DOCUMENT SEGMENT =
------------

In November 2025, non-profit Jobs to Move America (JMA) filed a lawsuit against Korean car companies Hyundai and Kia in a California state court for the companies' reliance on incarcerated workers' labor, despite the alleged unsafe and exploitative working conditions. JMA claimed that the companies' use of incarcerated workers' labor in Alabama and Georgia is in violation of California state laws and California public purchasing standards, that incarcerated workers are working under forced labor conditions, and that the alleged underpayment and mistreatment of workers provides Hyundai and Kia an "unfair competitive advantage in the California automotive sales market." This legal angle, relying on economic competition, also echoes a key labor movement concept: Suppression of wages and working conditions for the most marginalized workers affects us all, and is fundamentally unfair.

------------

INFORMATION PROVIDED =

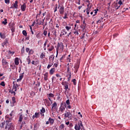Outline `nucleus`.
<instances>
[{
	"instance_id": "f257e3e1",
	"label": "nucleus",
	"mask_w": 130,
	"mask_h": 130,
	"mask_svg": "<svg viewBox=\"0 0 130 130\" xmlns=\"http://www.w3.org/2000/svg\"><path fill=\"white\" fill-rule=\"evenodd\" d=\"M6 126H5V129H8V126H9V122H11L12 120H13V118L12 117H9V116L6 115Z\"/></svg>"
},
{
	"instance_id": "f03ea898",
	"label": "nucleus",
	"mask_w": 130,
	"mask_h": 130,
	"mask_svg": "<svg viewBox=\"0 0 130 130\" xmlns=\"http://www.w3.org/2000/svg\"><path fill=\"white\" fill-rule=\"evenodd\" d=\"M64 46H63V44L62 42L58 43L57 48H56V51L57 53H58V49H61L62 50H63Z\"/></svg>"
},
{
	"instance_id": "7ed1b4c3",
	"label": "nucleus",
	"mask_w": 130,
	"mask_h": 130,
	"mask_svg": "<svg viewBox=\"0 0 130 130\" xmlns=\"http://www.w3.org/2000/svg\"><path fill=\"white\" fill-rule=\"evenodd\" d=\"M66 108H67V105L66 104V103L63 104L61 103L60 104V107L59 108L61 112H63V111H64Z\"/></svg>"
},
{
	"instance_id": "20e7f679",
	"label": "nucleus",
	"mask_w": 130,
	"mask_h": 130,
	"mask_svg": "<svg viewBox=\"0 0 130 130\" xmlns=\"http://www.w3.org/2000/svg\"><path fill=\"white\" fill-rule=\"evenodd\" d=\"M8 130H14L15 129V125L13 123H10L9 124V126H7Z\"/></svg>"
},
{
	"instance_id": "39448f33",
	"label": "nucleus",
	"mask_w": 130,
	"mask_h": 130,
	"mask_svg": "<svg viewBox=\"0 0 130 130\" xmlns=\"http://www.w3.org/2000/svg\"><path fill=\"white\" fill-rule=\"evenodd\" d=\"M81 28L82 29V32H85V33L87 32V24H82L81 26Z\"/></svg>"
},
{
	"instance_id": "423d86ee",
	"label": "nucleus",
	"mask_w": 130,
	"mask_h": 130,
	"mask_svg": "<svg viewBox=\"0 0 130 130\" xmlns=\"http://www.w3.org/2000/svg\"><path fill=\"white\" fill-rule=\"evenodd\" d=\"M57 104H56V102H55L52 105V108H51L52 111H54L55 110H56V109H57Z\"/></svg>"
},
{
	"instance_id": "0eeeda50",
	"label": "nucleus",
	"mask_w": 130,
	"mask_h": 130,
	"mask_svg": "<svg viewBox=\"0 0 130 130\" xmlns=\"http://www.w3.org/2000/svg\"><path fill=\"white\" fill-rule=\"evenodd\" d=\"M9 27L10 28V29L12 31V33H14V32H15V30L16 29V28L15 27V25L12 23H10L9 24Z\"/></svg>"
},
{
	"instance_id": "6e6552de",
	"label": "nucleus",
	"mask_w": 130,
	"mask_h": 130,
	"mask_svg": "<svg viewBox=\"0 0 130 130\" xmlns=\"http://www.w3.org/2000/svg\"><path fill=\"white\" fill-rule=\"evenodd\" d=\"M65 117H68V118H70V119H72V114H71V112H67L65 113L64 114Z\"/></svg>"
},
{
	"instance_id": "1a4fd4ad",
	"label": "nucleus",
	"mask_w": 130,
	"mask_h": 130,
	"mask_svg": "<svg viewBox=\"0 0 130 130\" xmlns=\"http://www.w3.org/2000/svg\"><path fill=\"white\" fill-rule=\"evenodd\" d=\"M59 12L60 15H62V14L64 13V8L63 7V6H60Z\"/></svg>"
},
{
	"instance_id": "9d476101",
	"label": "nucleus",
	"mask_w": 130,
	"mask_h": 130,
	"mask_svg": "<svg viewBox=\"0 0 130 130\" xmlns=\"http://www.w3.org/2000/svg\"><path fill=\"white\" fill-rule=\"evenodd\" d=\"M26 3H24L21 6V10L22 12H25L26 11Z\"/></svg>"
},
{
	"instance_id": "9b49d317",
	"label": "nucleus",
	"mask_w": 130,
	"mask_h": 130,
	"mask_svg": "<svg viewBox=\"0 0 130 130\" xmlns=\"http://www.w3.org/2000/svg\"><path fill=\"white\" fill-rule=\"evenodd\" d=\"M64 83L66 84H63V82L62 83V85H64V89H66V91L69 89V83H67V82H64Z\"/></svg>"
},
{
	"instance_id": "f8f14e48",
	"label": "nucleus",
	"mask_w": 130,
	"mask_h": 130,
	"mask_svg": "<svg viewBox=\"0 0 130 130\" xmlns=\"http://www.w3.org/2000/svg\"><path fill=\"white\" fill-rule=\"evenodd\" d=\"M67 32L66 31V29H63L62 31L61 32V34L60 35V37H61V36H64L65 35H67Z\"/></svg>"
},
{
	"instance_id": "ddd939ff",
	"label": "nucleus",
	"mask_w": 130,
	"mask_h": 130,
	"mask_svg": "<svg viewBox=\"0 0 130 130\" xmlns=\"http://www.w3.org/2000/svg\"><path fill=\"white\" fill-rule=\"evenodd\" d=\"M12 100L13 104H11V106H15V104L16 103V98L15 96L12 97Z\"/></svg>"
},
{
	"instance_id": "4468645a",
	"label": "nucleus",
	"mask_w": 130,
	"mask_h": 130,
	"mask_svg": "<svg viewBox=\"0 0 130 130\" xmlns=\"http://www.w3.org/2000/svg\"><path fill=\"white\" fill-rule=\"evenodd\" d=\"M18 87H19V85H18L17 84H14L13 86L12 90H14L15 92H16L17 91V88H18Z\"/></svg>"
},
{
	"instance_id": "2eb2a0df",
	"label": "nucleus",
	"mask_w": 130,
	"mask_h": 130,
	"mask_svg": "<svg viewBox=\"0 0 130 130\" xmlns=\"http://www.w3.org/2000/svg\"><path fill=\"white\" fill-rule=\"evenodd\" d=\"M15 64H16V66H19V58L16 57L15 59Z\"/></svg>"
},
{
	"instance_id": "dca6fc26",
	"label": "nucleus",
	"mask_w": 130,
	"mask_h": 130,
	"mask_svg": "<svg viewBox=\"0 0 130 130\" xmlns=\"http://www.w3.org/2000/svg\"><path fill=\"white\" fill-rule=\"evenodd\" d=\"M54 54H52V55H51L49 57V60L50 61H53V60H54Z\"/></svg>"
},
{
	"instance_id": "f3484780",
	"label": "nucleus",
	"mask_w": 130,
	"mask_h": 130,
	"mask_svg": "<svg viewBox=\"0 0 130 130\" xmlns=\"http://www.w3.org/2000/svg\"><path fill=\"white\" fill-rule=\"evenodd\" d=\"M13 8L14 9H18V1H16L15 3L13 4Z\"/></svg>"
},
{
	"instance_id": "a211bd4d",
	"label": "nucleus",
	"mask_w": 130,
	"mask_h": 130,
	"mask_svg": "<svg viewBox=\"0 0 130 130\" xmlns=\"http://www.w3.org/2000/svg\"><path fill=\"white\" fill-rule=\"evenodd\" d=\"M39 127V124L38 123H36L34 124V130H38Z\"/></svg>"
},
{
	"instance_id": "6ab92c4d",
	"label": "nucleus",
	"mask_w": 130,
	"mask_h": 130,
	"mask_svg": "<svg viewBox=\"0 0 130 130\" xmlns=\"http://www.w3.org/2000/svg\"><path fill=\"white\" fill-rule=\"evenodd\" d=\"M44 102L47 104V106H49L50 105V102H49V100L45 99Z\"/></svg>"
},
{
	"instance_id": "aec40b11",
	"label": "nucleus",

------------

SET TASKS =
**a)** Answer these questions using the passage on the Jobs to Move America lawsuit:
(i) In what kind of court was the lawsuit filed?
(ii) In which two states are Hyundai and Kia said to use incarcerated workers' labor?
(iii) What labor movement concept does the legal angle echo, according to the passage?
**b)** Extend the passage on the Jobs to Move America lawsuit against Hyundai and Kia with one more paragraph, starting right after its final sentence.

RESPONSE LIST =
**a)**
(i) A California state court.
(ii) Alabama and Georgia.
(iii) The concept that suppressing wages and working conditions for the most marginalized workers affects everyone and is fundamentally unfair.

**b)**
Incarcerated Workers and the Legacy of Southern Labor Exploitation

The initial complaint for the suit is worth reading in its entirety, as it provides insight into how these companies—multi-national, publicly-traded corporations worth billions of dollars—may have control over prisoners and other marginalized workers in their supply chains under conditions which JMA alleges are "coercive" and perhaps even "unconstitutional." While the companies' supply chains may be sprawling and complex—spanning the globe and requiring materials and manufacturing in multiple complex stages—the suit claims the companies have very close "integration with and control" over the supplier factories in the Southern U.S., which employ prisoners as workers. The car companies, therefore, not only know of the poor conditions marginalized workers face, but they also willingly profit from and perpetuate the conditions, it alleges. Further, it provides information about these working conditions at supplier facilities, allegedly involving repeated and "systemic" workplace health and safety issues which could have been prevented (including "five separate amputations and one death"), "oppressive" child labor in violation of federal and state laws, exploitation of non-citizen workers, and "coercive" or "forced" prison labor, in which incarcerated workers "reported more frequent negative experiences, including wage theft, forced overtime, harassment, safety hazards, and lack of breaks," compared to non-incarcerated workers. Incarcerated workers in particular claimed they could face longer sentences, transfer to more dangerous prisons, or other repercussions for refusing to work or for raising the alarm.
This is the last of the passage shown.